Memleketimden İnsan Manzaraları* – Anna P.
Sebüktay Kaan’ın İsveççeye çevirisiyle yayımlanan Nazım Hikmet şiir seçkisi ile ilgili İsveç Komünist Partisi’nin aylık yayın organı Riktpunkt’un kendisiyle yaptığı söyleşi ve kitapla ilgili değerlendirme yazısı. Derginin Şubat 2020, 2. sayısında yayımlanmıştır.
“Nazım Hikmet’i, İsveççe’de ulaşılır olabilmesi için çevirmek benim görevim.’’
Kendisiyle konuşurken bunu söylediğinde Sebüktay Kaan çok etkileniyorum ve Nazım Hikmet’in onun için ve dünyada daha çok sayıda insan için ne büyük bir anlam taşıdığını kavrıyorum.
Kaan kendi olanaklarıyla ve çabasıyla yayımlamış dünyaca tanınmış şair Nazım Hikmet’ten derlediği bu seçkiyi. Memleketimden İnsan Manzaraları’nı okuma ve Kaan’la bir söyleşi yapma; kitapla ve Nazım Hikmet’le ilgili düşüncelerini öğrenebilme ayrıcalığım oldu.
Benim için çok yararlı bir söyleşi olması yanında bu kitapla birlikte Kaan’ın daha önceki Hikmet çevirisi Ebruli Hanımelleri’ni okuduğumda şiirin etkileyici gücünün bir kere daha farkına vardım. Ve Kaan’ın kendi şiirlerini. Onları başka bir zaman ele alabilmeyi umuyorum.
Nazım Hikmet Hakkında
Hikmet bir sosyalist, Türkiye Komünist Partisi üyesi ve modern Türk şiirinin önde gelen kurucusudur. Ömrü boyunca insan hakları ve sosyalizm için mücadele etmiştir. Moskova’ya gidip sosyoloji eğitimi aldı. Güzel, vurucu şiirleriyle sosyalizm kavgasında, leninist devrimci kavgada yer aldı. Politik çalışmaları yüzünden vatan haini olarak damgalandı. 1938 yılında mahkum edildi, 1950 yılında serbest bırakıldı ve ertesinde Sovyetler Birliği’ne kaçtı.
Hikmet’in yazarlığına daha çok politik düşünceleri damga vurur ama bunun yanında güçlü insan sevgisi, tutkulu aşk ve güzel doğa betimlemeleri vardır. Şiirlerinin 1935-1965 arası yayımlanamamasına karşın Türkiye’nin tarihindeki en büyük ve önemli şairlerindendir.

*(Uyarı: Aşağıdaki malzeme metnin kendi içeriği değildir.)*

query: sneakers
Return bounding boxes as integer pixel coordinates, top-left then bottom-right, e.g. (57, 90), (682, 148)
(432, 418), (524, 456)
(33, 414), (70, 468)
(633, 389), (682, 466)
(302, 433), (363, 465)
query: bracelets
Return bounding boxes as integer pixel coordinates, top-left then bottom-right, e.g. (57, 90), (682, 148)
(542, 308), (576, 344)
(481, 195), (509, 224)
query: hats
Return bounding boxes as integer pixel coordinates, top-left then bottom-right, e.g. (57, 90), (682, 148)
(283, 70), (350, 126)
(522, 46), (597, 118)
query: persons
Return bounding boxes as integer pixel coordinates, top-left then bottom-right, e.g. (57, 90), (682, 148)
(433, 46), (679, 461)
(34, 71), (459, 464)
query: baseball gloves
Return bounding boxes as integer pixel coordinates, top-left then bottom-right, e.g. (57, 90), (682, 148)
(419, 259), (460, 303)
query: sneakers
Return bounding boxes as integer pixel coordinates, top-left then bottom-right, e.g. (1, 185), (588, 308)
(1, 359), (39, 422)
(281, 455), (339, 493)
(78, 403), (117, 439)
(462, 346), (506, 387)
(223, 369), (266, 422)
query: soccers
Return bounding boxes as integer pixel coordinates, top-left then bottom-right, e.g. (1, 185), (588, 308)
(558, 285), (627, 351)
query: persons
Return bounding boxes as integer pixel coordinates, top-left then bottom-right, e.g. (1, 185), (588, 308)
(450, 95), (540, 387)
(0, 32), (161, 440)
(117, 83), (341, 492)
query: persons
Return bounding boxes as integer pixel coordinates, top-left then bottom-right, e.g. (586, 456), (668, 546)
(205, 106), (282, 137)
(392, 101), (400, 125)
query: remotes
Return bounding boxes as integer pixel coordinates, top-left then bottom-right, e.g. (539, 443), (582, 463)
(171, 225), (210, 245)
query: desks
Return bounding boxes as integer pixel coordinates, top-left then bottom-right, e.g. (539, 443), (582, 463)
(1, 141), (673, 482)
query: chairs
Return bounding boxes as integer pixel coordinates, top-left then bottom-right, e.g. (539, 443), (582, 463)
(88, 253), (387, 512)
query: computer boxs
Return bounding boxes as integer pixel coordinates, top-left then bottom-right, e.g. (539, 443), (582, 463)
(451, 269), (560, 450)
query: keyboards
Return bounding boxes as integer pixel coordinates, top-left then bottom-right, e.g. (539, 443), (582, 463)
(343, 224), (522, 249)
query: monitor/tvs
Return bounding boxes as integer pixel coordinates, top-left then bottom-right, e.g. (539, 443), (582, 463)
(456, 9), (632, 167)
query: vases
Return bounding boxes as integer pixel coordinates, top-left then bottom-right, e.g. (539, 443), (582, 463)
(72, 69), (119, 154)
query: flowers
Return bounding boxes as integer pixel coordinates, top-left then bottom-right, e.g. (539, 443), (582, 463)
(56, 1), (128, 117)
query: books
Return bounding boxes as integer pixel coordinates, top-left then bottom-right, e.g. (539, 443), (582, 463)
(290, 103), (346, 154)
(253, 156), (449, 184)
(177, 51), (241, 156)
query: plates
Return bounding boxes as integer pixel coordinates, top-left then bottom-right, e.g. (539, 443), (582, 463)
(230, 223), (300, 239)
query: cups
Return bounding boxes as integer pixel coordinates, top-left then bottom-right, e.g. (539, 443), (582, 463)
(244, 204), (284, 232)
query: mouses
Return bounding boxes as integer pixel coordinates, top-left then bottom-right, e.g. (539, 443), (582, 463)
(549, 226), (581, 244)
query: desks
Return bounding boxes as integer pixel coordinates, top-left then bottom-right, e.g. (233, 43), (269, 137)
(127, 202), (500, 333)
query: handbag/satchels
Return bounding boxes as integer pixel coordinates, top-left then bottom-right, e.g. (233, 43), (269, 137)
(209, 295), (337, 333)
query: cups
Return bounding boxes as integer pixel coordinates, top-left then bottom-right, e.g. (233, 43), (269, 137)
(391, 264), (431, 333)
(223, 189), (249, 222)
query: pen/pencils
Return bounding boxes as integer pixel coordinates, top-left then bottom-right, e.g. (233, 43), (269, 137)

ŞİİR KİTABI: MEMLEKETİMDEN İNSAN MANZARALARI
Kitaba yazdığı önsözde Sebüktay Kaan, Nazım Hikmet’in kitabı cezaevindeyken yazmaya başladığını ama bitirilmemiş bir eser olduğunu söylüyor. Eser beş kitaptan oluşan 537 sayfalık bir bütün.
Kitapta ülkedeki politik durumun yanında gerçek hayatta karşılığı olan karakterler de var; Hikmet’in kendisi ve mahkum edilmiş yoldaşları da. Bunlardan birisi, hem önsözde hem de şiirlerde adı geçen; Türkiye komünist hareketinin ve partinin önde gelen liderlerinden Hikmet Kıvılcımlı ve türkiye kadın hareketinin ilk yol açıcılarından ve kitabın kapağında da yer alan Fatma Nudiye Yalçı’dır.
Kaan önsözünü, Nazım Hikmet’i bir kez daha İsveç okurlarıyla buluşturmaktan duyduğu sevinci vurgulayarak bitiriyor.
Sebüktay Kaan Hakkında
Sebüktay Kaan’a neden Nazım Hikmet’i çevirmeyi seçtiğini soruyorum. Onun büyük ve önemli bir şair olduğunu, ilk gençlik yıllarında arkadaşlarıyla birlikte ondan nasıl etkilendiklerini anlatıyor. O günlerde şehrin arka sokaklarında gezinerek, ezberden Nazım Hikmet şiirleri okuduğunu anlatıyor. Hikmet’in şiirleri o günlerde yükselen politik dalgada gençleri etkiliyor; yaşadıkları baskılara karşı umut, mücadele azmi veriyordu.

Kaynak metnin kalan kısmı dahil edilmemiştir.